I will protect your pensions. Nothing about your pension is going to change when I am governor. - Chris Christie, "An Open Letter to the Teachers of NJ" October, 2009

Monday, August 16, 2010

Zombie Lies

They never die at the Star-Ledger:
After initial union obstinacy in the face of a deep and prolonged recession, the pendulum apparently is swinging back toward reason.
Thanks to taxpayer anger, salary caps and other cost-containing legislation, it’s sinking in: Public workers aren’t entitled to automatic raises and better benefits regardless of economic conditions or job performance, and a public-sector job without a raise is better than no job at all....
The Star-Ledger’s Lisa Fleisher reported that teachers in 75 districts who settled contracts in the first half of the year received an average raise of 2.03 percent for the upcoming school year — the lowest increase in the 30 years the New Jersey School Boards Association has been tracking the data.
That’s still higher than the average private-sector pay increase, but the insanity has ended. Another 18 districts reopened contracts and froze pay raises.
Is it higher then the pay increase for college-educated workers? Did you think to ask?

Here it is - again:
Over the last 20 years, teacher pay has grown more slowly than the pay of the average worker in NJ (teacher pay rose 150%; the average pay rose 162%).  
The "benefit gap" between teachers and non-teachers is approximately 5% - not enough to make up for the difference in pay.
And then there's this:
Remember, only a handful of unions volunteered wage freezes to save jobs. Others took their raises and allowed colleagues to be laid off. 
And ALL teachers who had a new contract started paying 1.5% towards their health care. So it's not a freeze - IT"S A CUT!

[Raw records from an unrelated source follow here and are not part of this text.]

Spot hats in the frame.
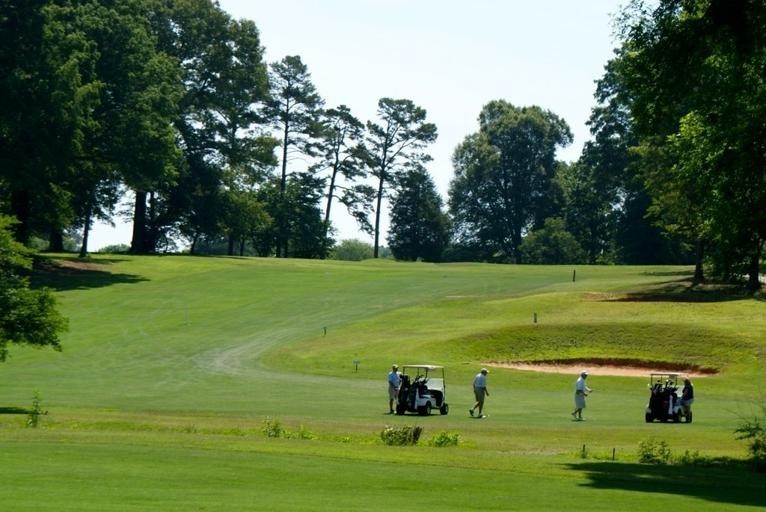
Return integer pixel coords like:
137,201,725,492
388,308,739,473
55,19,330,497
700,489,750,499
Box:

It's also worth noting that plenty of districts where teachers took a freeze still had layoffs.

You just can't kill them...
Gold-Plated Benefits!

1 comment:

thinker said...

My God, it's never ending! Personally, I would have loved to just achieved my teaching certification without having to go back to school to earn a degree. Had I been able to do so, more than likely I'd be employed right now. I guess we only remember that we DEMAND teachers be college educated professionals when it is convenient to do so. I am not arguing that teachers shouldn't be college educated, merely that since they are, how about we treat them as such when discussing wages/benefits, etc.

Seriously, I made more before I went back to school (and had a pension and medical!) than I will as a first year teacher, provided that I am someday lucky enough to eventually land a job. Back then, I also didn't have to worry about repaying those pesky student loans. Again, I wonder what I was thinking in pursuing my dream of teaching. It is sad that our society values teachers so little.

Next, of course, we'll hear about summers off and how teachers work 15 minutes per day.